The original fines in those cases totaled $119,975. After talks between officials and employers, the fines were negotiated down to $67,290, likely after managers agreed to address the hazards immediately. Some of the restaurants cited were controlled by CKE itself, while others were run by its franchisees. In all cases, a complaint or injury would have prompted the investigation, since OSHA does not do random inspections of fast-food restaurants.

A spokeswoman for CKE referred all questions related to Puzder’s nomination to an official with the Republican National Committee, who has not responded to queries from The Huffington Post.

Andrew Puzder's company has been cited for violating the very workplace safety laws he would be charged with enforcing as labor secretary.
Andrew Puzder's company has been cited for violating the very workplace safety laws he would be charged with enforcing as labor secretary.
Jonathan Alcorn/Bloomberg via Getty Images

Debbie Berkowitz, a former OSHA policy advisor now with the National Employment Law Project, said she’s concerned that the agency’s enforcement would be weaker under a fast-food executive. After all, Puzder has spent his career as someone who would want to lower workplace fines, not dole them out.

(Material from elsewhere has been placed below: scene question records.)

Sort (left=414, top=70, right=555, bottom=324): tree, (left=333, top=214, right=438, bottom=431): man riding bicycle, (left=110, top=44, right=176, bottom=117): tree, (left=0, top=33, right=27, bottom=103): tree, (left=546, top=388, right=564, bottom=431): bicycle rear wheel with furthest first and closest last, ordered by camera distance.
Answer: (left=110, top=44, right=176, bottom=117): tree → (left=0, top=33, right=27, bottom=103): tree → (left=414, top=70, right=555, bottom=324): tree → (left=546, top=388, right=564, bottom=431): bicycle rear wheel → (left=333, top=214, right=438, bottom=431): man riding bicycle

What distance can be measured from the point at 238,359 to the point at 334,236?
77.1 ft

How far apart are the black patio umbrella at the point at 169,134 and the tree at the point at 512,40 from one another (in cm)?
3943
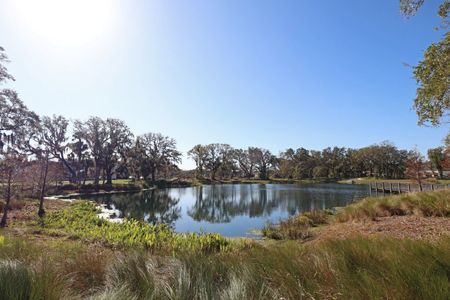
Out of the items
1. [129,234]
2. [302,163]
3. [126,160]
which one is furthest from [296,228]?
[302,163]

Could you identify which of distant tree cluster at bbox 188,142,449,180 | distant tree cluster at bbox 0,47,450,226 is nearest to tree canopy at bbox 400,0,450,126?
distant tree cluster at bbox 0,47,450,226

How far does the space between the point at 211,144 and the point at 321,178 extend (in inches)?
1294

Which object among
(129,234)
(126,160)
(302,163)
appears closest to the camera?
(129,234)

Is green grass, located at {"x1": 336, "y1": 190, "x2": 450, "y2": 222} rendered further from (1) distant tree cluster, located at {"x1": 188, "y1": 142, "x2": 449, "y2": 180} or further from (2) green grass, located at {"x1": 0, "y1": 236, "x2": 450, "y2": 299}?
(1) distant tree cluster, located at {"x1": 188, "y1": 142, "x2": 449, "y2": 180}

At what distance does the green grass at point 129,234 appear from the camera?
6.84 m

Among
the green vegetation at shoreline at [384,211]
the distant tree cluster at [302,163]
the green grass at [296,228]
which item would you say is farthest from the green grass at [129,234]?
the distant tree cluster at [302,163]

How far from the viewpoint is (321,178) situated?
75.9m

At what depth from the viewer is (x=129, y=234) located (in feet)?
30.6

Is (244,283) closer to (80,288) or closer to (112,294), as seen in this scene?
(112,294)

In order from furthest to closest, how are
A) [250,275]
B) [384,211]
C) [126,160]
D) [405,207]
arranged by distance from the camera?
[126,160] → [384,211] → [405,207] → [250,275]

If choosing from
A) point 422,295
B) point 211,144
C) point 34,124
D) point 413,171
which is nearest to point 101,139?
point 34,124

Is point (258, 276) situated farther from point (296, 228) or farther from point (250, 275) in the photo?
point (296, 228)

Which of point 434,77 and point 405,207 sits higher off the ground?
point 434,77

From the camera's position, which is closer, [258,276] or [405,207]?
[258,276]
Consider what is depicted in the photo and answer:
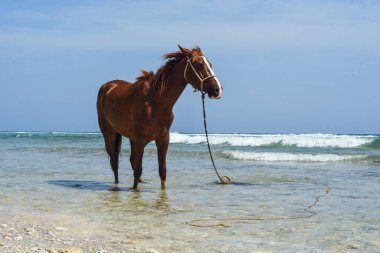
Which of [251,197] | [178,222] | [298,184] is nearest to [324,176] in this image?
[298,184]

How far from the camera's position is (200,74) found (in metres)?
6.49

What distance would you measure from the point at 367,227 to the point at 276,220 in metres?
0.80

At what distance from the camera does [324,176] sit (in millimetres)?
9438

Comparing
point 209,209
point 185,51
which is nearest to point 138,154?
point 185,51

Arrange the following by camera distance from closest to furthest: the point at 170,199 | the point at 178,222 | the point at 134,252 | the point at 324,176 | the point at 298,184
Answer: the point at 134,252
the point at 178,222
the point at 170,199
the point at 298,184
the point at 324,176

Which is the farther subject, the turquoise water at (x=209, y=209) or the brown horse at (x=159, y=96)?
the brown horse at (x=159, y=96)

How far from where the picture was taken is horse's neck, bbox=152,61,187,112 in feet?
22.2

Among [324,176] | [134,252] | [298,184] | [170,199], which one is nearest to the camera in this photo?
[134,252]

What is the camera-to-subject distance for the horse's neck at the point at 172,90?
267 inches

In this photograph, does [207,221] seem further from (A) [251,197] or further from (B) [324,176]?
(B) [324,176]

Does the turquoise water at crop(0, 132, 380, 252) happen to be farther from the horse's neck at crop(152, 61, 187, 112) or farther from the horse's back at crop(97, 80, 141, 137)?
the horse's neck at crop(152, 61, 187, 112)

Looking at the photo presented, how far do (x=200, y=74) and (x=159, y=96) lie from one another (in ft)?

“He’s in an industry that has its hazards and its share of injuries. But there are other industries where people get routinely killed and routinely have amputations,” Berkowitz said. “That’s really why OSHA exists ― to do inspections, to make it clear to these employers who routinely cut corners on safety that there’s a cost to doing that. The fear here is that they’ll cut enforcement.”

OSHA’s budget is small to begin with, as is the stick it wields with employers. The agency’s fines are notoriously low: The cost of a “serious” violation is capped at $12,741, and that’s after OSHA managed to raise its penalties in August for the first time in decades. The cost of an OSHA violation is tiny when compared to penalties from a body like the Environmental Protection Agency or the Justice Department.

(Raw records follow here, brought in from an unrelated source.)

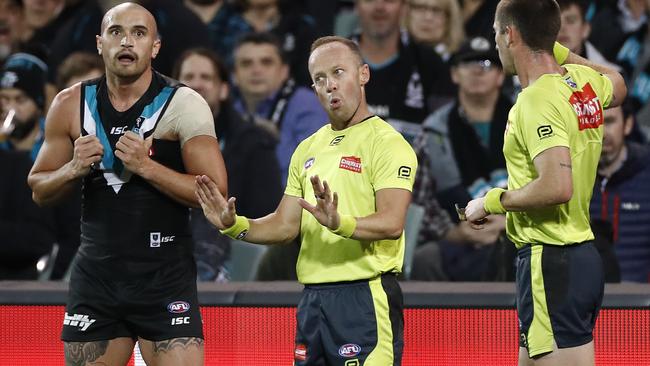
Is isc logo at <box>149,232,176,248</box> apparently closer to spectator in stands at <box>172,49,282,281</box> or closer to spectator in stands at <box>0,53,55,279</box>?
spectator in stands at <box>172,49,282,281</box>

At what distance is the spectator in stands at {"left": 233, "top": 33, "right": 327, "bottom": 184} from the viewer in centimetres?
811

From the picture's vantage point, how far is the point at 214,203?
14.3 feet

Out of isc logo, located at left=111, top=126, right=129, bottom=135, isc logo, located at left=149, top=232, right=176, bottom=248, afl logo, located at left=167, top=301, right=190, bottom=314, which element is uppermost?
isc logo, located at left=111, top=126, right=129, bottom=135

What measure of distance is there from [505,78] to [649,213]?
1448 millimetres

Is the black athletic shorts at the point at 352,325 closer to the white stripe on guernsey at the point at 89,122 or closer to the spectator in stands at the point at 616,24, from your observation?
the white stripe on guernsey at the point at 89,122

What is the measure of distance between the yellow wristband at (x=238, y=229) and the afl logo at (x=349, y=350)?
1.96 ft

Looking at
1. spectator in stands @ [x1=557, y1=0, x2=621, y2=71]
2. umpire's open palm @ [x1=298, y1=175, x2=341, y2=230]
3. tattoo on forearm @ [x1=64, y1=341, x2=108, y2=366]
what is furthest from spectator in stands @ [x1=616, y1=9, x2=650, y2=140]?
tattoo on forearm @ [x1=64, y1=341, x2=108, y2=366]

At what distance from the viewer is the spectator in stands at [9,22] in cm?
898

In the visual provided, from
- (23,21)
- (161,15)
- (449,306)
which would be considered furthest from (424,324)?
(23,21)

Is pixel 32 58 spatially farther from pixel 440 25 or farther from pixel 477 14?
pixel 477 14

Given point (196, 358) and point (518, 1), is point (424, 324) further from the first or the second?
point (518, 1)

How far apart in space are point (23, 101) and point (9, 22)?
1005 millimetres

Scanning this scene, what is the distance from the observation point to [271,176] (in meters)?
7.66

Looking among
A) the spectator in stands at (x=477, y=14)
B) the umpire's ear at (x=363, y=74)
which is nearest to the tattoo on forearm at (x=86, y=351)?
the umpire's ear at (x=363, y=74)
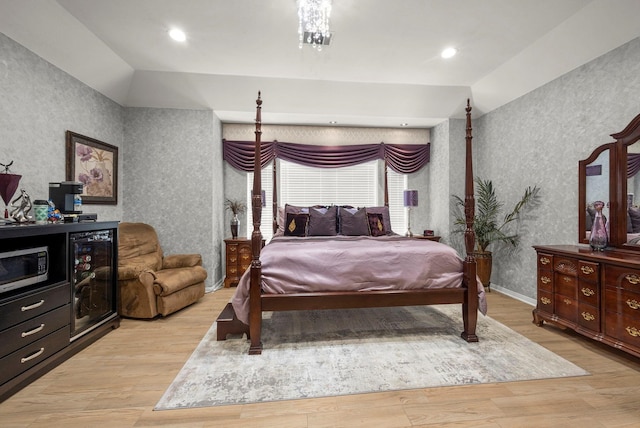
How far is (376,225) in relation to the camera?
13.6ft

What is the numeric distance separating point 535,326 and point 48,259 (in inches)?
176

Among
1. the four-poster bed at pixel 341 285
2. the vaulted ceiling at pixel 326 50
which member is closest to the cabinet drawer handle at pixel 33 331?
the four-poster bed at pixel 341 285

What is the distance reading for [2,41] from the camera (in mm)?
2400

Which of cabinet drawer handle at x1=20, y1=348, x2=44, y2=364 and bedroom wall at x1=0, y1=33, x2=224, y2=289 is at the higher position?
bedroom wall at x1=0, y1=33, x2=224, y2=289

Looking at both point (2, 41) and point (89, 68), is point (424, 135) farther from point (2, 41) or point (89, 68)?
point (2, 41)

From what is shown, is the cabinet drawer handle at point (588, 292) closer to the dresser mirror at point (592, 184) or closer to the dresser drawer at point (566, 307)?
the dresser drawer at point (566, 307)

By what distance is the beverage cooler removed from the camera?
8.20 feet

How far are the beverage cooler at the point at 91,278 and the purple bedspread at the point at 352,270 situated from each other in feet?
4.45

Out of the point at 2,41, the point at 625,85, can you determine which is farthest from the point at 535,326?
the point at 2,41

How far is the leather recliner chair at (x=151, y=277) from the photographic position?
3135 mm

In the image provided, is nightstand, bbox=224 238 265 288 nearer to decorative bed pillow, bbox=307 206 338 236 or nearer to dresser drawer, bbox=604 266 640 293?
decorative bed pillow, bbox=307 206 338 236

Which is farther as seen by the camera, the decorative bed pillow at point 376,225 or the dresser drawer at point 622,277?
the decorative bed pillow at point 376,225

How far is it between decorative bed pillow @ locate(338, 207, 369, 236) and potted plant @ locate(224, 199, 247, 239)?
1.69 m

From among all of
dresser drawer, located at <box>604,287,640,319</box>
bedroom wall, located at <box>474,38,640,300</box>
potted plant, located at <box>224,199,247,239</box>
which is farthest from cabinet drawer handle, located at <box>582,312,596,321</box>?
potted plant, located at <box>224,199,247,239</box>
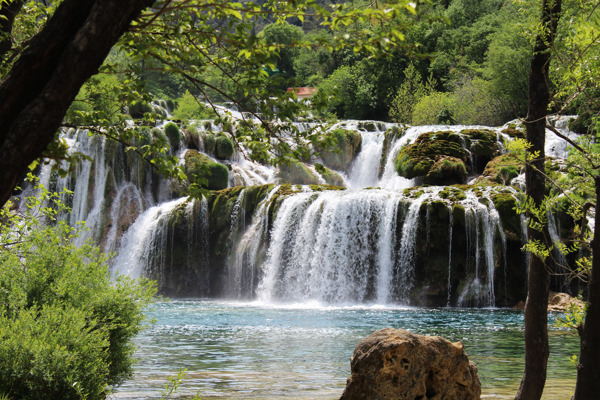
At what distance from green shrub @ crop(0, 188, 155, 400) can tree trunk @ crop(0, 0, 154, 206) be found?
245 centimetres

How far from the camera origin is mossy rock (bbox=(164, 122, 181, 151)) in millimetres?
31922

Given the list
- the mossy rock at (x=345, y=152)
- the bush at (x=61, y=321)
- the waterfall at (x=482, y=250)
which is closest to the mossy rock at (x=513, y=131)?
the mossy rock at (x=345, y=152)

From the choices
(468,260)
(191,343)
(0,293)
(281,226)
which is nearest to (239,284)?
(281,226)

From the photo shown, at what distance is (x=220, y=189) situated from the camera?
30.5m

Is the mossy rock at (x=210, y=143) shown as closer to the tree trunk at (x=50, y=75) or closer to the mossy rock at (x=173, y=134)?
the mossy rock at (x=173, y=134)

Regardless of who’s in the White House, career civil servants carry out workplace safety investigations. But enforcement is typically more relaxed under Republican leadership, as political appointees take a less confrontational stance with employers.

Though rare, it’s not unheard of for a business leader like Puzder to take the reins at the agency. President Ronald Reagan’s first labor secretary, Raymond Donovan, came from the corporate world and ended up watering down OSHA enforcement and managing staff cuts at the agency.

“OSHA exists ... to do inspections, to make it clear to these employers who routinely cut corners on safety that there’s a cost to doing that. The fear here is that they’ll cut enforcement.”

- Debbie Berkowitz, former OSHA policy advisor

While business groups roundly applauded Trump’s decision to choose Puzder, labor groups and unions have criticized the choice as a disservice to low-wage workers.

Puzder does not oppose the minimum wage in principle, but he has advised against raising it in recent years, and he’s criticized President Barack Obama’s reforms, which would bring overtime protections to millions of additional workers. In one widely cited interview, Puzder said he would rather deal with automated workers than human ones: “They’re always polite, they always upsell, they never take a vacation, they never show up late, there’s never a slip-and-fall, or an age, sex, or race discrimination case,” he told Business Insider.

One of Puzder’s most vocal critics is Fight for $15, a union-funded campaign aimed at raising the minimum wage and bringing collective bargaining to the fast-food sector. Workers with the campaign have said that fast-food work is more dangerous than many people suspect. Last year, two dozen workers filed a range of complaints with OSHA against the likes of McDonald’s. They cited slip-and-falls and burns from grills and grease as the most common incidents, attributing the dangers to working at such a fast pace.

In 2014, one Hardee’s employee in North Carolina ended up tripping over a bucket of hot oil left in a walkway, according to OSHA records. The 18-year-old woman ended up with third-degree burns and had to be hospitalized.

The restaurant was operated by Hardee’s Food Systems, a subsidiary of CKE, which was cited for one serious safety violation and fined $6,300.